Second, and interestingly, we find markedly high mortality rates within 30 and 90 days even in the subjects in whom PE was excluded. The fact that these patients remain exposed to life-threatening diseases even after excluding PE may be an important point for emergency physicians who, in everyday clinical practice, must decide whether to hospitalize or discharge them.

Third, the accuracy of sPESI to predict short- and medium-term mortality in elderly and very elderly patients with PE seems to be lower than reported in studies performed in younger populations. Studies on risk stratification in PE patients like sGPS, Hestia, PESI, and sPESI [912] are mainly based on data from a general population, with aging people poorly represented. In a randomized clinical trial aimed to compare the effectiveness and safety of outpatient versus inpatient care for low-risk patients with acute, symptomatic PE, mean ages are as low as 47 and 49 years in the out-and inpatient management groups, respectively [20].

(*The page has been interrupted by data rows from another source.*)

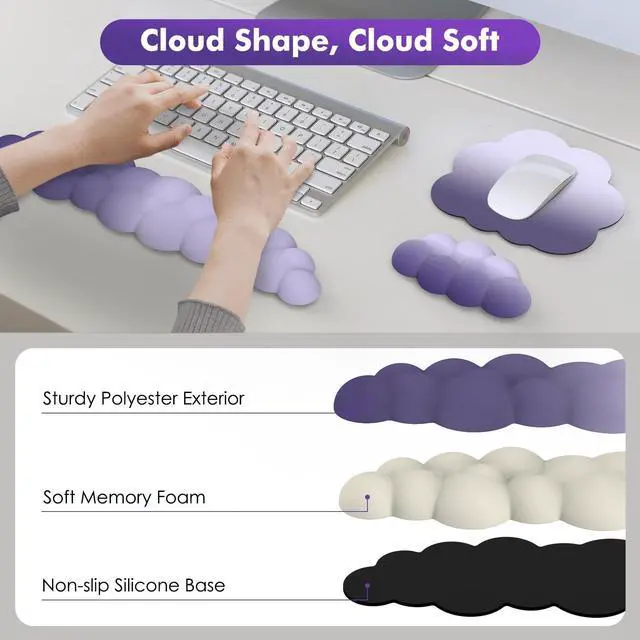 Alt view image 4 of 7 - Cloud Wrist Rest for Keyboard and Mouse with Mouse Pad, Purple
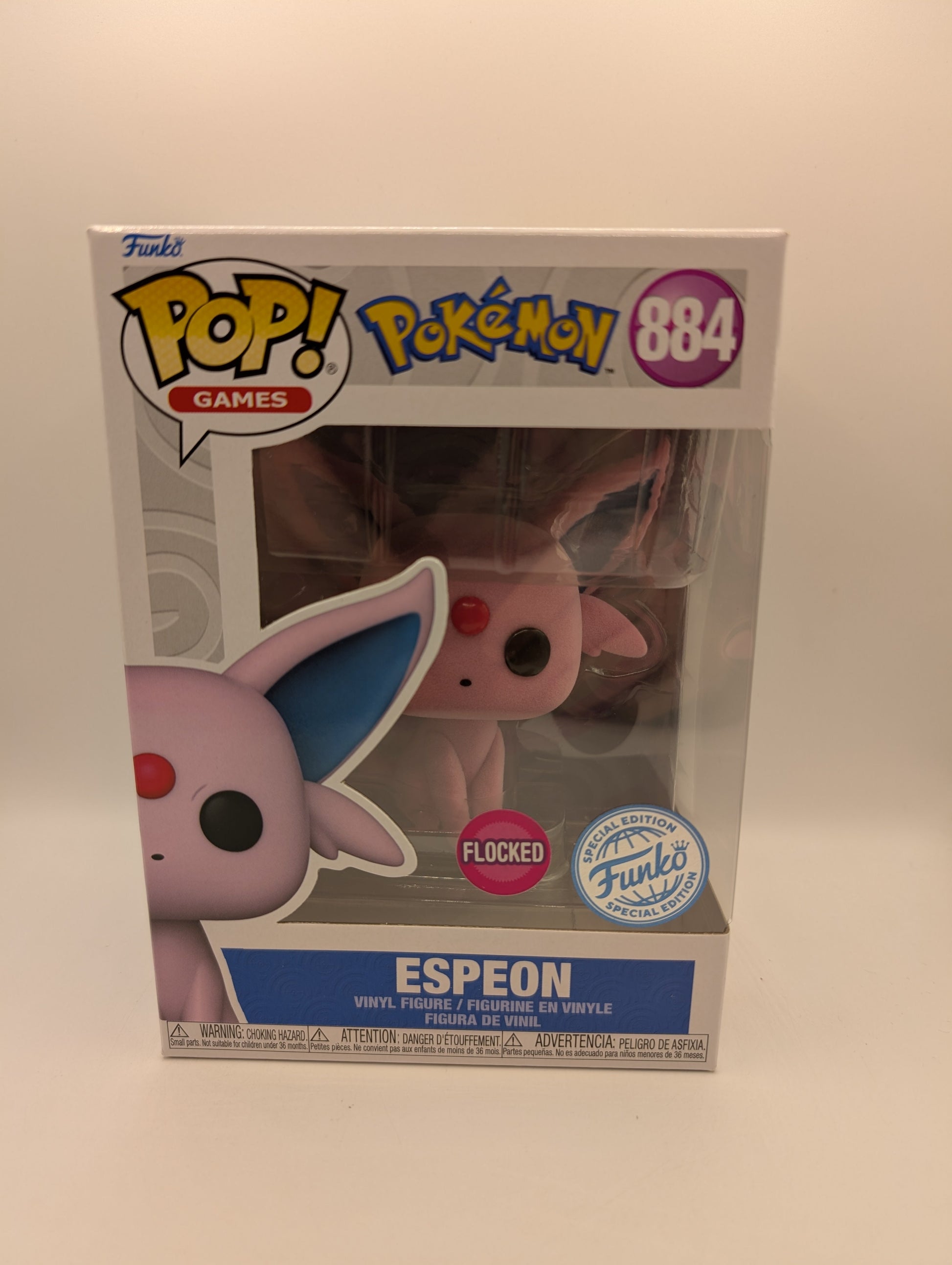 Funko POP Vinyl - Games - Pokemon - Espeon - #884 Flocked FRENLY BRICKS - Open 7 Days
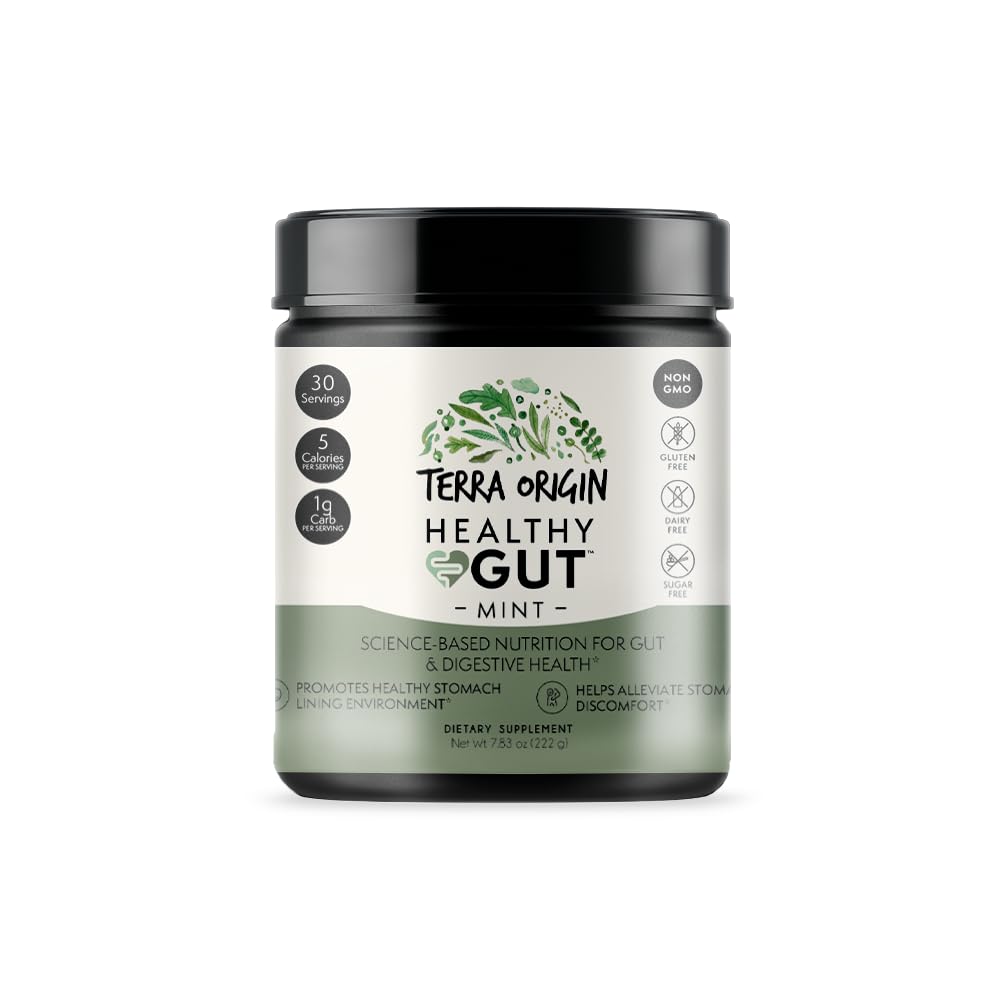 Terra Origin Healthy Gut mint flavor tub on a kitchen counter may support digestion.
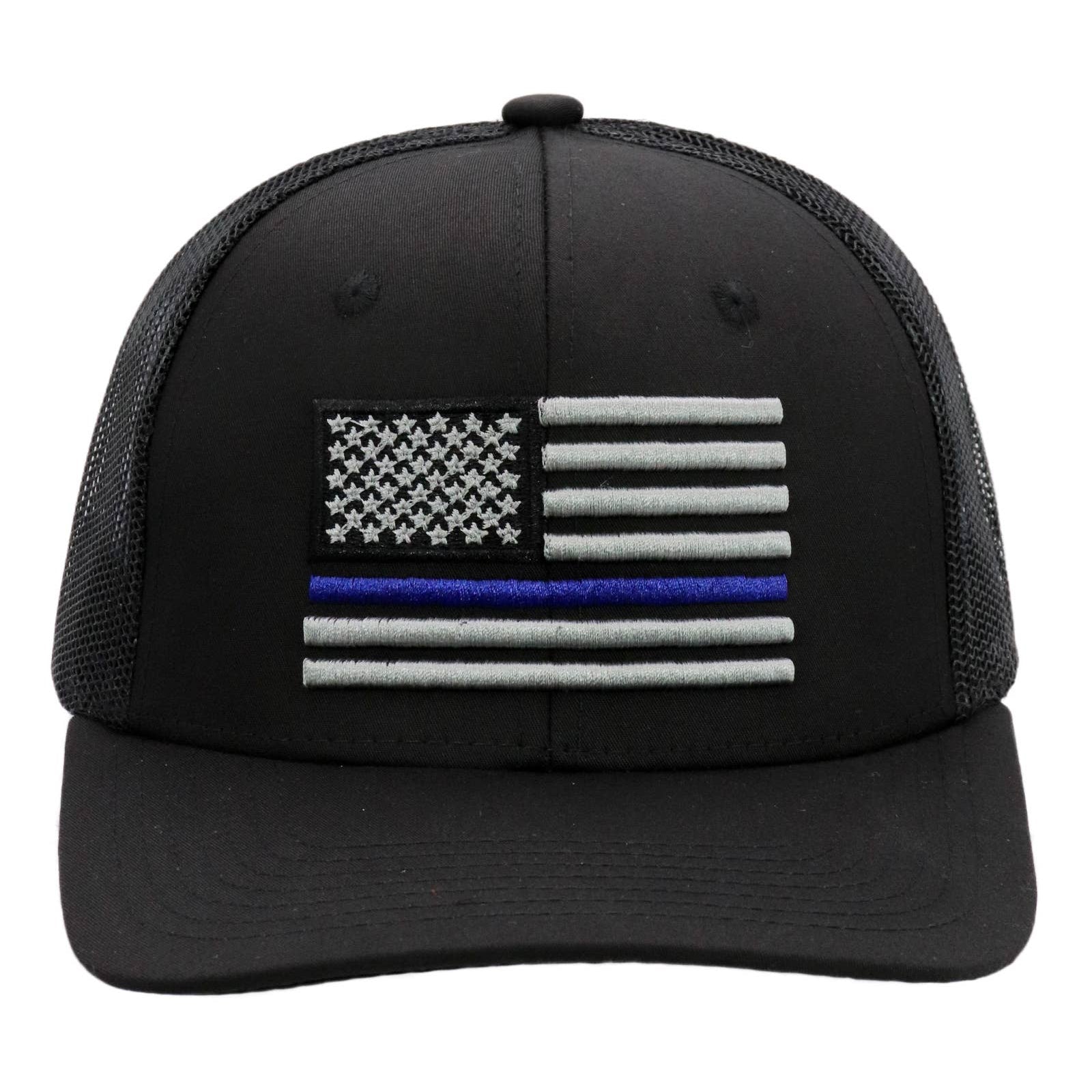 Police Blue Line American Flag Mesh Trucker Hat
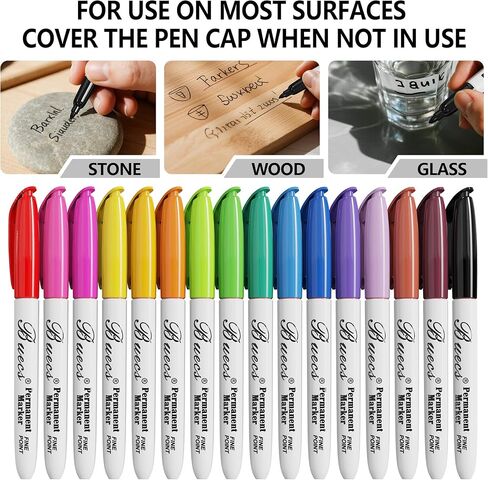 Permanent Markers, 96 Count Fine Point Permanent Markers, 16 colors, Waterproof & Smear Proof Markers, Quick Drying, Office Supplies for School, Office, Home in Kuwait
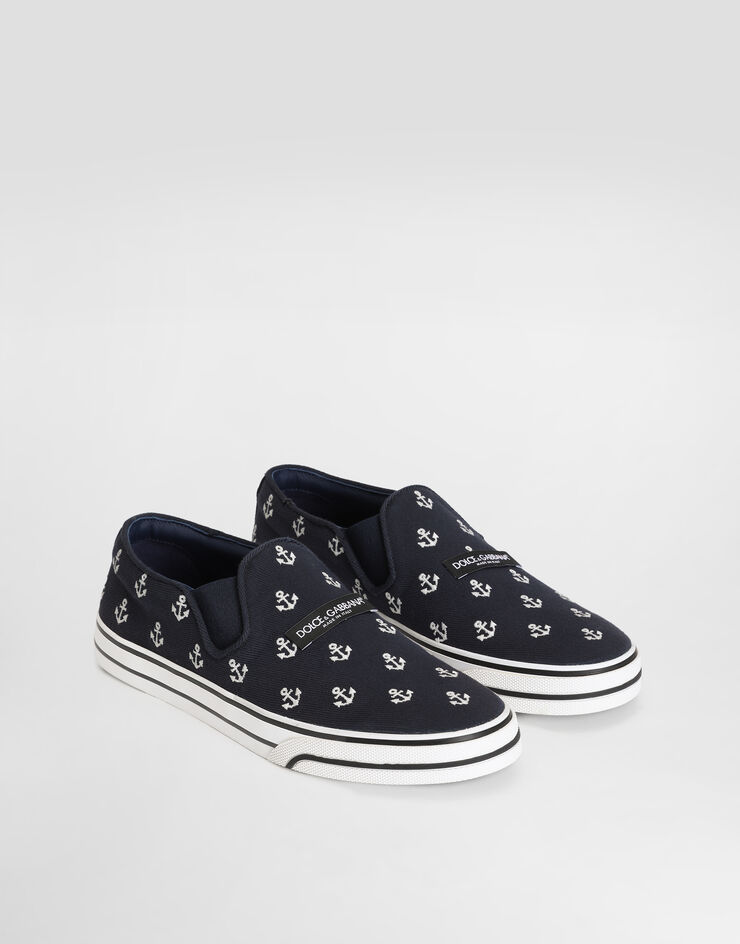 Dolce & Gabbana Sneakers DG Sailing en drill avec broderie Blue CS2428A0705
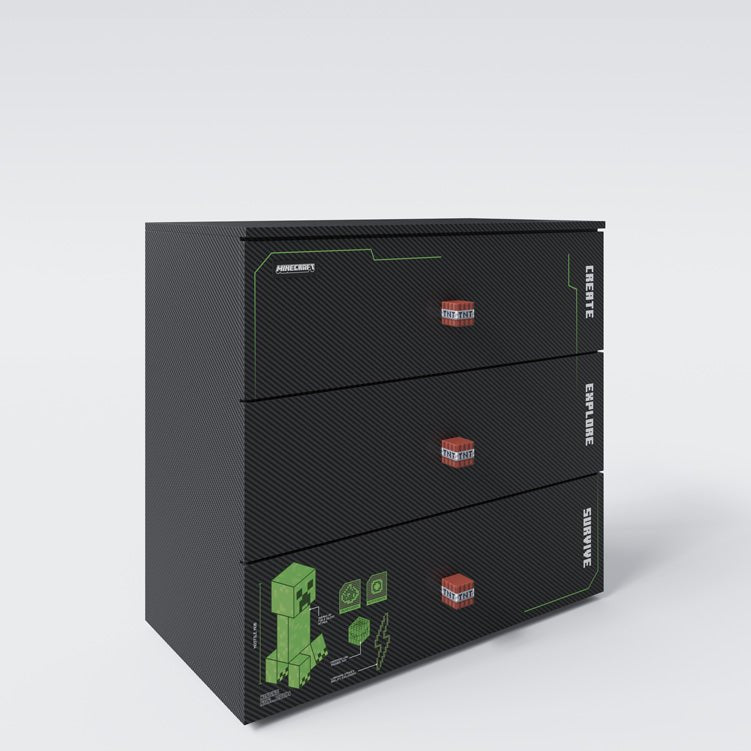 Minecraft ladekast „Creeper Chest“ – met LED, soft-close & 3 laden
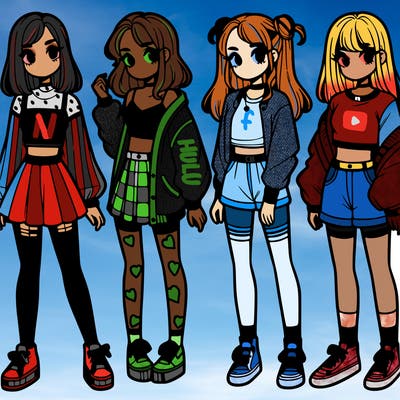 one girl with crop-top shirt and a jacket with a skirt, long socks and another girl with a shirt and pants with a jacket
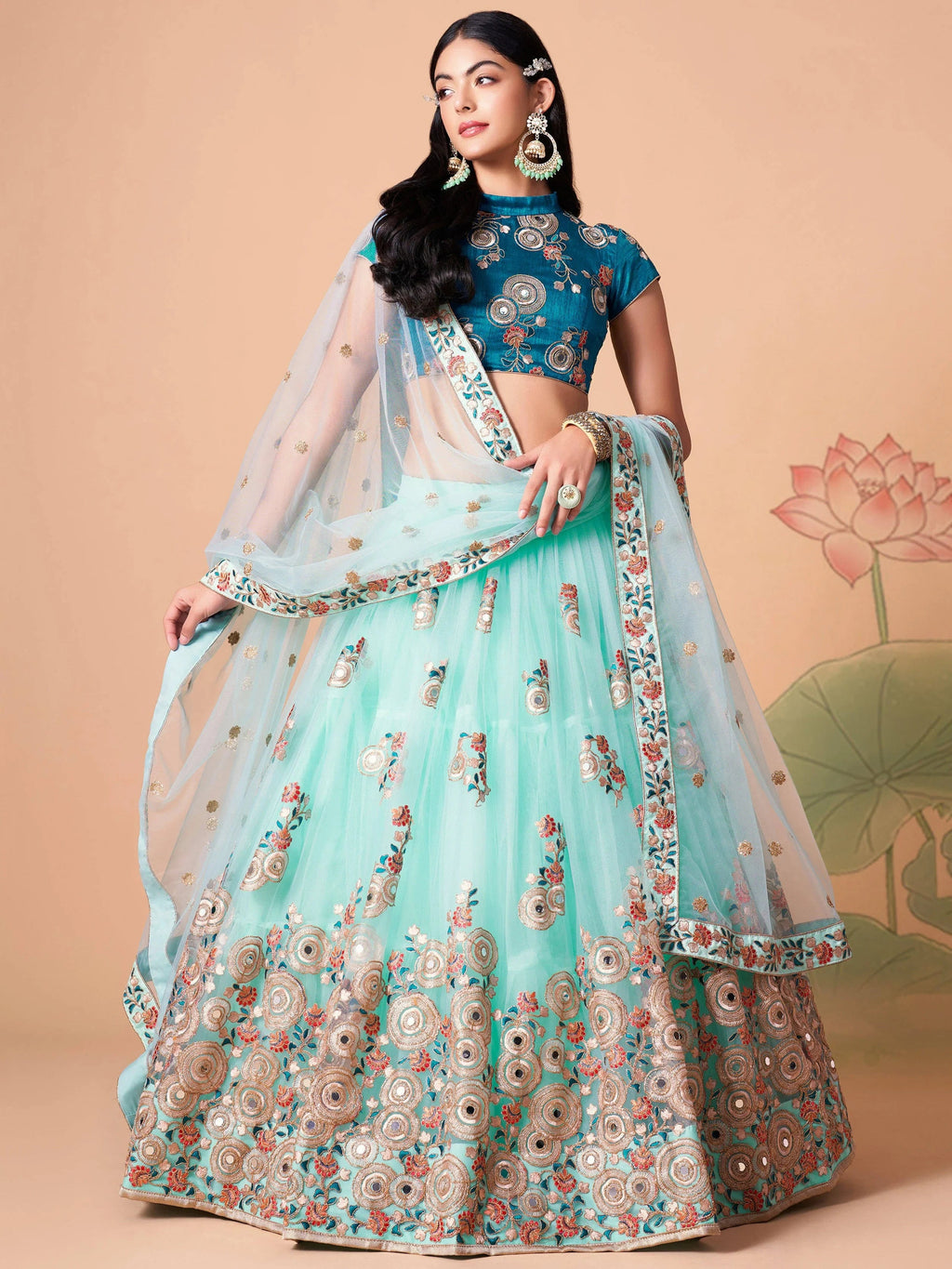 Alluring Blue Embroidered Net Engagement Wear Plus Size Lehenga Choli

Finally, adding cardiac troponin testing by using hs-cTnT levels does not improve sPESI ability to predict mortality in elderly patients. Several studies confirm that elevated troponin levels identify patients with PE at high risk of short-time death, [15] and the prognostic efficacy of a combination of indexes employing sPESI plus cardiac Troponin T, but with very older patients under-represented [21]. Actually, the same approach has not proved to be effective in our very elderly population. In the aforementioned study, the percentage of patients aged over 80 years does not exceed 20 %, and the reported mortality rates are significantly lower than those we observed [21]. Thus, our finding of high mortality rates in subjects aged 80 years or more with and without PE confirms this as a different clinical setting, raising questions on the applicability in older patients of risk stratification tools developed on the basis of data of younger populations.

The main limitation of our study is the small sample size. We attempted to avoid possible selection bias by including all consecutive patients evaluated in the ED for clinically suspected PE. Moreover, none of the included patients were lost to follow-up. Thus, despite its small size, our study population would reproduce a real-world representative sample of an elderly and very elderly patients setting. However, since confidence intervals are wide as a consequence of the small sample size, our results need to be confirmed in larger cohorts. Other limitations are that, since it is a retrospective study, no definite conclusions can be drawn on the high mortality rates among high- and low-risk patients, and that specific causes of death were not retrievable.

We conclude that in an elderly population seen in the ED with a clinically suspected PE, mortality is high in patients with and without a confirmed PE. The ability of sPESI to predict mortality is lower than reported in studies based on data from younger populations, and adding cardiac troponin testing does not improve it. Even though our results should be confirmed by prospective, larger cohorts, they suggest that better risk stratification tools will be necessary to improve clinical management of elderly and very elderly patients with suspected PE.